I just placed an online seed order, and with the seeds I already have, will now be completely set come cooler weather. I ordered some spinach that has a better heat tolerance, some Dragon's Tongue beans, a radish variety that is supposed to be more sweet than spicy, some kale, white/green kohlrabi, and a variety of Italian parsley that is supposed to grow well most anywhere. I've still got Italian style broad beans, plain old green and burgundy beans, carrots, lettuce, chard, beets, turnips, zucchini, cucumbers, spicy radishes, melons, and a few varieties of herbs. When the time comes, I'll buy baby broccoli plants and try my hand at them again. I might pick up a few more pepper plants today too, depending on what the nursery has on hand. Big bell peppers don't do so great here, but hot peppers, little sweet peppers,  and poblanos certainly do!
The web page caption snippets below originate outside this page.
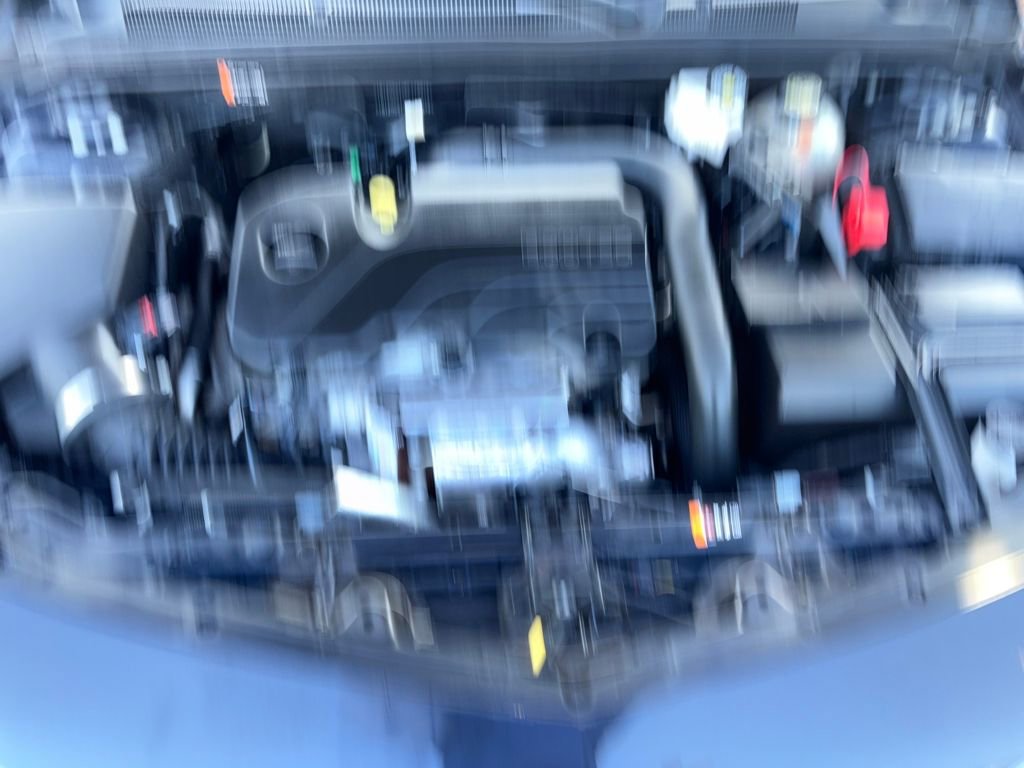 Used 2023 Chevrolet Malibu LT image 33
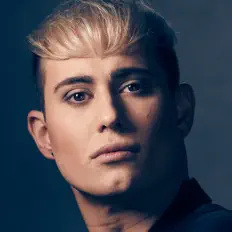 收听 Raphael Sommer、观看音乐视频、阅读小传、查看巡演日期等 ！
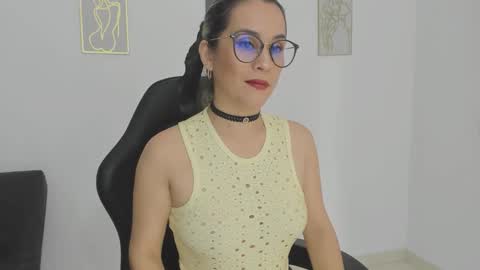 sugar_milff online show from January 2026 02:21:02 PM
My Spring annual flowers are all dead from the heat or bolting and leggy. I'll probably replace a few of them for color, but mostly cool weather I try and concentrate on growing all the leafy veggies that would just fry in the heat. Later on in Fall, I'll probably get some more chrysanthemums and such. I have a few I've been babying along in containers and they keep coming back for me. I need to try and revive them again so they'll be ready to bloom when it cools off. All if my ivy is thriving. Ivy will thrive after the Zombie Apocolypse. I don't think I could kill ivy if I tried, unless it involved a flamethrower. If I have a spot I need to decorate a bit and it's in a difficult area light-wise, I just plant some fancy leaf ivy. My pretty little Fuschia hanging basket fried in the heat, even though I kept moving it and babying it and trying to nurse it along. It just couldn't take it anymore. The impatiens are on tall stalks now. Scraggly and leggy. They're in long windowbox type containers. I'll pull them and plant beets, radishes, and turnips there when it cools off. All three do well in that kind of a container.  The begonias are all tall and scraggly too. Time to pull them up and start preparing the containers for something new.

The last time I ordered seeds, I got a freebie packet of little round carrots that I think will grow just fine in a shallow container as well. The carrots are about the size of a quarter gumball, and I'm looking foward to planting them and seeing what comes of them through the Fall and Winter.

That's all the time I have to ramble about my garden. Time to go swim.